> _EXERCISE AIM_:
Among the records that follow, find the line with "Ochre Seastars Pisaster" and the line with "baby and dogs on beach". Set down those lines and all lines between them exactly, without adding anything.

> _INPUT DATA_:
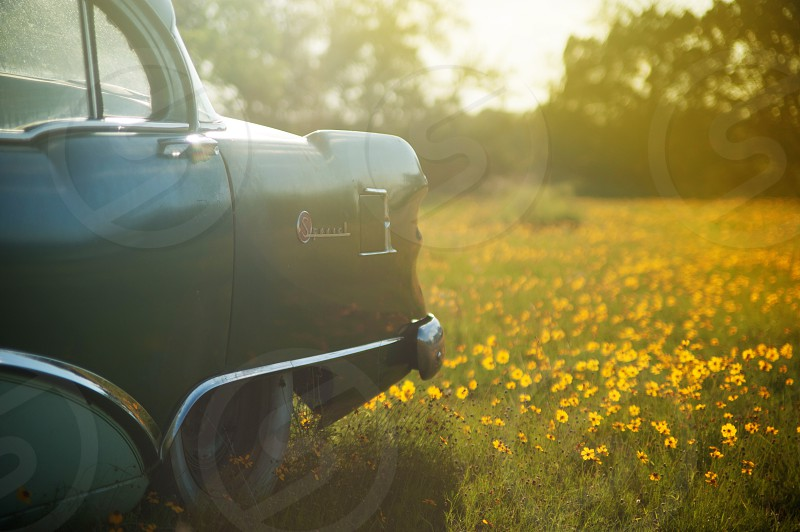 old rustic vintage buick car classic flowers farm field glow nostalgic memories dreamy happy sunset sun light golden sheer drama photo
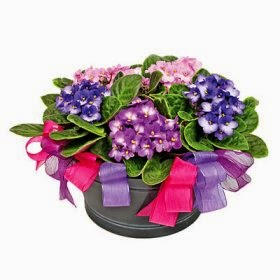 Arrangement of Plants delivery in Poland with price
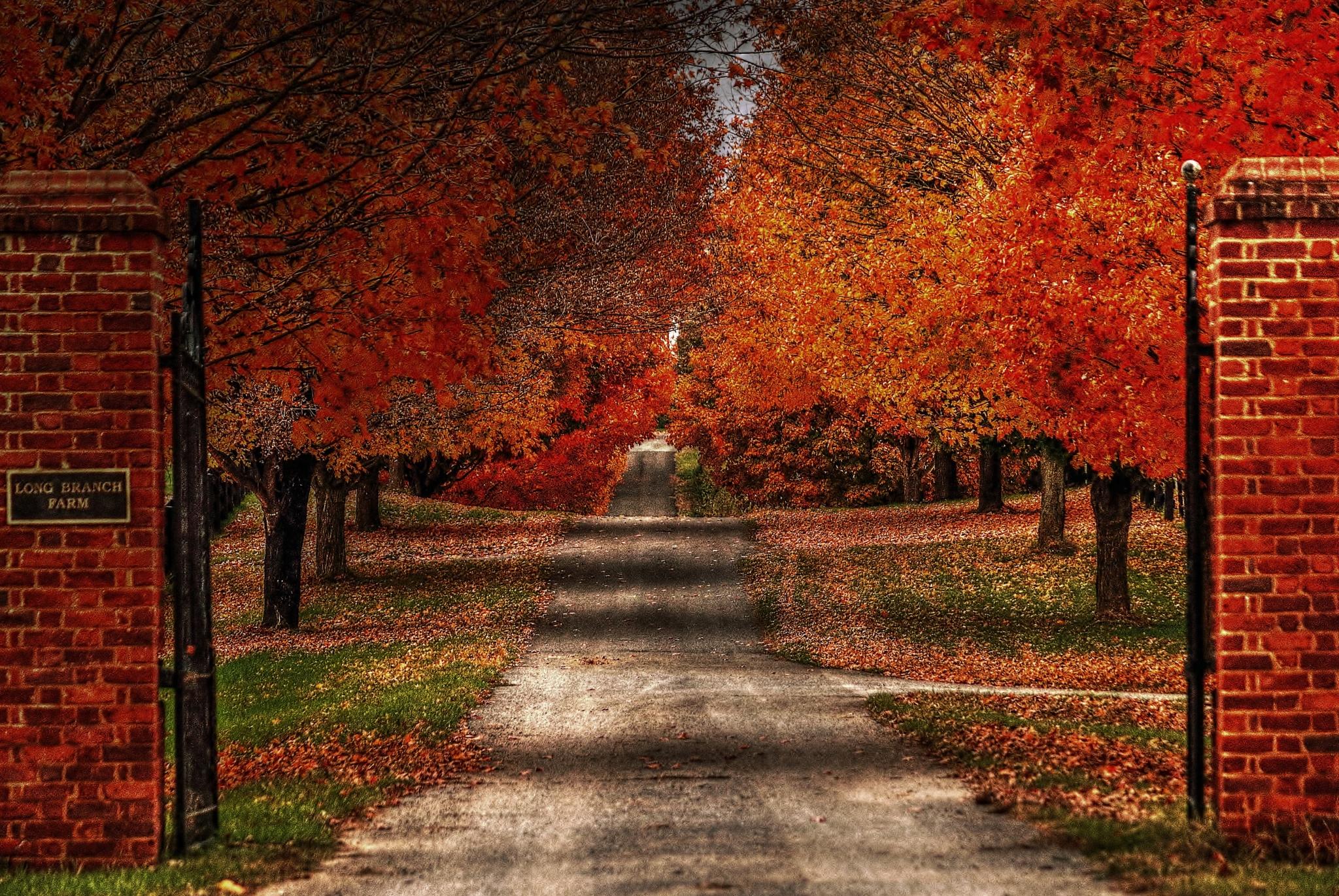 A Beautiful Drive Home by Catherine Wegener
...
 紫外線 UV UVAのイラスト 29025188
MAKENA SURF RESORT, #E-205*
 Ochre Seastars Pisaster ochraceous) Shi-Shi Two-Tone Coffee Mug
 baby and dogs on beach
==
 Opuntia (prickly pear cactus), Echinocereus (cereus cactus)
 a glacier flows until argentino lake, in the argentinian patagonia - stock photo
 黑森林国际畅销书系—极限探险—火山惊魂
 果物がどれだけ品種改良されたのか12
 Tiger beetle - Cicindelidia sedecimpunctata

> _WRITTEN SOLUTION_:
 Ochre Seastars Pisaster ochraceous) Shi-Shi Two-Tone Coffee Mug
 baby and dogs on beach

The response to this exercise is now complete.